D’ailleurs, selon un inquiétant rapport d’Oliver Wyman, les entreprises canadiennes sont sur une trajectoire de réchauffement de 3,3°C (comparativement à une cible planétaire de 1,5°C, selon l’Accord de Paris), alors que la majorité des organisations qui déclarent leurs émissions n’ont pas adopté de cibles de réduction claires, précises et alignées sur la science.

Prendre part au mouvement
La transition vers une économie sobre en carbone incite les dirigeants d’entreprise à composer avec un environnement social, géopolitique, économique et physique qui exige d’adopter de nouvelles méthodes de gestion, de travail et de production. Qu’elles soient des PME ou des géantes de l’économie, les organisations doivent gérer des risques environnementaux, sociaux et réputationnels; des risques nouveaux et souvent imprévisibles.

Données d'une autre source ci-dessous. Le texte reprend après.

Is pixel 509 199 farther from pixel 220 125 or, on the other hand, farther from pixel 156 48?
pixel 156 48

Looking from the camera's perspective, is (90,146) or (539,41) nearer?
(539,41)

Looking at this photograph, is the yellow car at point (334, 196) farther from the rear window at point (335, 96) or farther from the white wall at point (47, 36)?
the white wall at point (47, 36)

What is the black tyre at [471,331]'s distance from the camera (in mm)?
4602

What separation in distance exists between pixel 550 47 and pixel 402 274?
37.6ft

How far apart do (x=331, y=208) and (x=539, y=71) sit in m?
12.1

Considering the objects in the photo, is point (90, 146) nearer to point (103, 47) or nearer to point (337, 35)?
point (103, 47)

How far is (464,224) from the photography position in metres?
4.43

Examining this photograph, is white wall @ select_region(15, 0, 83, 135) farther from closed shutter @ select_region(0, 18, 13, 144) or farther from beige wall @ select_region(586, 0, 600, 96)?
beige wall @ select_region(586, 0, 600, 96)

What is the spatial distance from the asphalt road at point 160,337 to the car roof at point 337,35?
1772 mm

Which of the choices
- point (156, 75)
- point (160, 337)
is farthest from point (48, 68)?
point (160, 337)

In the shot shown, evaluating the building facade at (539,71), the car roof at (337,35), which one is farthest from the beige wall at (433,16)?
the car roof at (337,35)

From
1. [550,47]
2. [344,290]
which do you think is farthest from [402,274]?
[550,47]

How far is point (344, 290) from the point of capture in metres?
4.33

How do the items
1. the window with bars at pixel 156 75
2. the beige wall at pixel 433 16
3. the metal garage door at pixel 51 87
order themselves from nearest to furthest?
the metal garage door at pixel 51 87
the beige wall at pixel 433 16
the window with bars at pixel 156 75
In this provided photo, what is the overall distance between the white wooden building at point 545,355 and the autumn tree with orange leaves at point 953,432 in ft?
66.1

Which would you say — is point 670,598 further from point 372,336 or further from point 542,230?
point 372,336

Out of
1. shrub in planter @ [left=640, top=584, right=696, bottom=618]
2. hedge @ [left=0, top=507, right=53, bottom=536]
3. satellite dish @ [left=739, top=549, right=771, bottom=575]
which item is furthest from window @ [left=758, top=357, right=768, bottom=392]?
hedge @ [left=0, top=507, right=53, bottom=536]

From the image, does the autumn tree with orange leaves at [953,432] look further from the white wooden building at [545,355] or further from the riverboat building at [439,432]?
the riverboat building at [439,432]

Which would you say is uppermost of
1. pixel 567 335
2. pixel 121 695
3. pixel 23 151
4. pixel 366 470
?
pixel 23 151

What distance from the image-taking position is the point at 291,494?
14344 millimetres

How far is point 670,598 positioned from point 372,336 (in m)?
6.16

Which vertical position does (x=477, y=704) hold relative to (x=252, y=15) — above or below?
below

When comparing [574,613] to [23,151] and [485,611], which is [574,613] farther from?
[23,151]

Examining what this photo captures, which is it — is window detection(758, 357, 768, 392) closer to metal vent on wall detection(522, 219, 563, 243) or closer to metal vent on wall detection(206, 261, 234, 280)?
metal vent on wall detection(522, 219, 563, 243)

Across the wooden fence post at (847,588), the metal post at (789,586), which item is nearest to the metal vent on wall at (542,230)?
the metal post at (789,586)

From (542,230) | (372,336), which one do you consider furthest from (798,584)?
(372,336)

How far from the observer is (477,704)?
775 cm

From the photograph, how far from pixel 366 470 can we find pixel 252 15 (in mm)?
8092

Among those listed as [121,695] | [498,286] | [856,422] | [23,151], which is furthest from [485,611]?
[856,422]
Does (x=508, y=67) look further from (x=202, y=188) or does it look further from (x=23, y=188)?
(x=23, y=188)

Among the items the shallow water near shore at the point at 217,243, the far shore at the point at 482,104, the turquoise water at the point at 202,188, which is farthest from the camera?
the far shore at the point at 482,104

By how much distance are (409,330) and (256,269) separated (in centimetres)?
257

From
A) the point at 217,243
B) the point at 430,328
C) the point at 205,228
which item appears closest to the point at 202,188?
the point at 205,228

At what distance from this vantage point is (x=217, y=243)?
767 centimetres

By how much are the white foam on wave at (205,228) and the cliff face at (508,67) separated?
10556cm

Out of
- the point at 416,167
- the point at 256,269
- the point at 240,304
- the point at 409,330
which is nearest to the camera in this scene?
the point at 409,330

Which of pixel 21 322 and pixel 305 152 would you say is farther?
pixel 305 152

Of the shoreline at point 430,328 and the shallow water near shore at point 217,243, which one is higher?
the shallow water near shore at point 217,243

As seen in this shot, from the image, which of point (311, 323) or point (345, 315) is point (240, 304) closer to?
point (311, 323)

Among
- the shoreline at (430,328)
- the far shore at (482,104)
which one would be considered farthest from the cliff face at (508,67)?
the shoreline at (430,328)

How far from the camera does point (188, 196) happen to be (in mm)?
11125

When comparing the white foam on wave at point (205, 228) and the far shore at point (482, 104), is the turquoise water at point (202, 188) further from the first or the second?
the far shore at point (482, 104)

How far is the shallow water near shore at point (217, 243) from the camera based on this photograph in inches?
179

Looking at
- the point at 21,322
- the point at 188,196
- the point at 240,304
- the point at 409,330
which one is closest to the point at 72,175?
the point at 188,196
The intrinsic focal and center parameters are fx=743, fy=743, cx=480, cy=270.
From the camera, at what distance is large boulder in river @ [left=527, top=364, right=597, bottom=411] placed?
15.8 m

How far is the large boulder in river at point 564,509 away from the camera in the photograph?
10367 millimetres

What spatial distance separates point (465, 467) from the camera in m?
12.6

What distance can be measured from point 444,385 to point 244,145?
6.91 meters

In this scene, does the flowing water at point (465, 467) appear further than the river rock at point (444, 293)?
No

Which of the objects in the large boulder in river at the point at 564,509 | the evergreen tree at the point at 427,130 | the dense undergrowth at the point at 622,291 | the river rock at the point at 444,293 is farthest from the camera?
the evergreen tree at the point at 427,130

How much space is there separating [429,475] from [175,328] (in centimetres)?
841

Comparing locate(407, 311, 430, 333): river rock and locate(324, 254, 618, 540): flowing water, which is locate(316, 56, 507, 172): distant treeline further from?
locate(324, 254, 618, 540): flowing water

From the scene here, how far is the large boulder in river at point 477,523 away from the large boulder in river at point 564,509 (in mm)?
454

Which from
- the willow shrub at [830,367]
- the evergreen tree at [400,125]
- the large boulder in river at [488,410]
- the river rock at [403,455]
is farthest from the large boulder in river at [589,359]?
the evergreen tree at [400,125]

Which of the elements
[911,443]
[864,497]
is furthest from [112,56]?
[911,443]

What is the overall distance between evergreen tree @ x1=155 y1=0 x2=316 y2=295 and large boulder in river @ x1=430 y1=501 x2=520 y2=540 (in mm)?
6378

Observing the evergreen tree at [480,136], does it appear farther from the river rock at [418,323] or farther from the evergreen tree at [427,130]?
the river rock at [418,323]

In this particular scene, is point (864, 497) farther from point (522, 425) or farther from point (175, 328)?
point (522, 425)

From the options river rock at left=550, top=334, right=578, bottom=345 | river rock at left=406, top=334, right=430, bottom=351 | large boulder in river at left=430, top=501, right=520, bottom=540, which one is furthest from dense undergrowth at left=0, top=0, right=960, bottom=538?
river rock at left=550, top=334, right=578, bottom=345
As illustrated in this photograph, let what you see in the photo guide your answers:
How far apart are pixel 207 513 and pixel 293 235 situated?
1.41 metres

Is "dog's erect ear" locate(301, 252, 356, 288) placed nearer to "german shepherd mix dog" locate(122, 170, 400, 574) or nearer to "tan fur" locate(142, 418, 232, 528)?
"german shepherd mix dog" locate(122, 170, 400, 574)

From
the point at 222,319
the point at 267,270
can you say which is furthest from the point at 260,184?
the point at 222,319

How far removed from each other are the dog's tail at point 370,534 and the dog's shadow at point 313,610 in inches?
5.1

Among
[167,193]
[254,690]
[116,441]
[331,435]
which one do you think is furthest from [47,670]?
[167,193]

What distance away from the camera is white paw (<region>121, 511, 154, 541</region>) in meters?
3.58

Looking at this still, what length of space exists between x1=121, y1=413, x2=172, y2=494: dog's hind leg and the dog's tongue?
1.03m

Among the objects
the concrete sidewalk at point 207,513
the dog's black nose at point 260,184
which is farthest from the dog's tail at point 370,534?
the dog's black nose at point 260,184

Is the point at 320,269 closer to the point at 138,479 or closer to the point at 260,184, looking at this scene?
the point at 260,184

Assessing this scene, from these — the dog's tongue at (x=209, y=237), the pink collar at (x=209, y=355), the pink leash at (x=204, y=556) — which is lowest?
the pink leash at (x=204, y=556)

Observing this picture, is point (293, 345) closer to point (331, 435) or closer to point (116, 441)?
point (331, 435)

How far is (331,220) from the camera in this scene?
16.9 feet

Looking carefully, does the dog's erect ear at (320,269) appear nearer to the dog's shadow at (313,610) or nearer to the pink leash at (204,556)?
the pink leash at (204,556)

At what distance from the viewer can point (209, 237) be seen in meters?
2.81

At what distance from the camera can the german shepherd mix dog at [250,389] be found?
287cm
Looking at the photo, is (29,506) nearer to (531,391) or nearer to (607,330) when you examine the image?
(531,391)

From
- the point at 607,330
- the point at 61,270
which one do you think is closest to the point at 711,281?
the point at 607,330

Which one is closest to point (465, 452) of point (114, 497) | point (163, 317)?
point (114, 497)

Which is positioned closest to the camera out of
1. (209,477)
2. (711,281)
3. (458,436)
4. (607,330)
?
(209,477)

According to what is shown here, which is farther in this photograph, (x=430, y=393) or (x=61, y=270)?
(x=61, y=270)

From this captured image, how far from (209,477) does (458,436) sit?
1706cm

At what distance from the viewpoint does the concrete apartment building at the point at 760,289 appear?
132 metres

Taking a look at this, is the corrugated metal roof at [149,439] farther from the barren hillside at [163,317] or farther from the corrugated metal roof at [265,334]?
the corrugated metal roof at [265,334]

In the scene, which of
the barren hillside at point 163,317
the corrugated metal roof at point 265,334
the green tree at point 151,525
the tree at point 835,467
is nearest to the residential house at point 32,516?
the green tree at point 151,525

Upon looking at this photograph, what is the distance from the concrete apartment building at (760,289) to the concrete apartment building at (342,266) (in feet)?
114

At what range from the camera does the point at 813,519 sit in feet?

Les entreprises se retrouvent donc sous pression. Les institutions financières et le public s’attendent à ce qu’elles se comportent adéquatement, qu’elles démontrent qu’elles ont entrepris le virage du développement durable. Elles doivent prouver qu’elles font preuve de leadership et d’imagination, qu’elles changent leurs façons de faire.

Le virage de chacun
Nombre d’entreprises ont déjà pris le nécessaire virage de la décarbonation et du ‘nette positif’. Elles adoptent des pratiques ESG (environnementales, sociales et de gouvernance) et elles transforment leurs processus d’affaires en conséquence. C’est un bon premier pas, mais ce n’est pas suffisant. Aujourd’hui, chaque entreprise a le devoir de définir des cibles et d’assumer ses responsabilités sociales et environnementales.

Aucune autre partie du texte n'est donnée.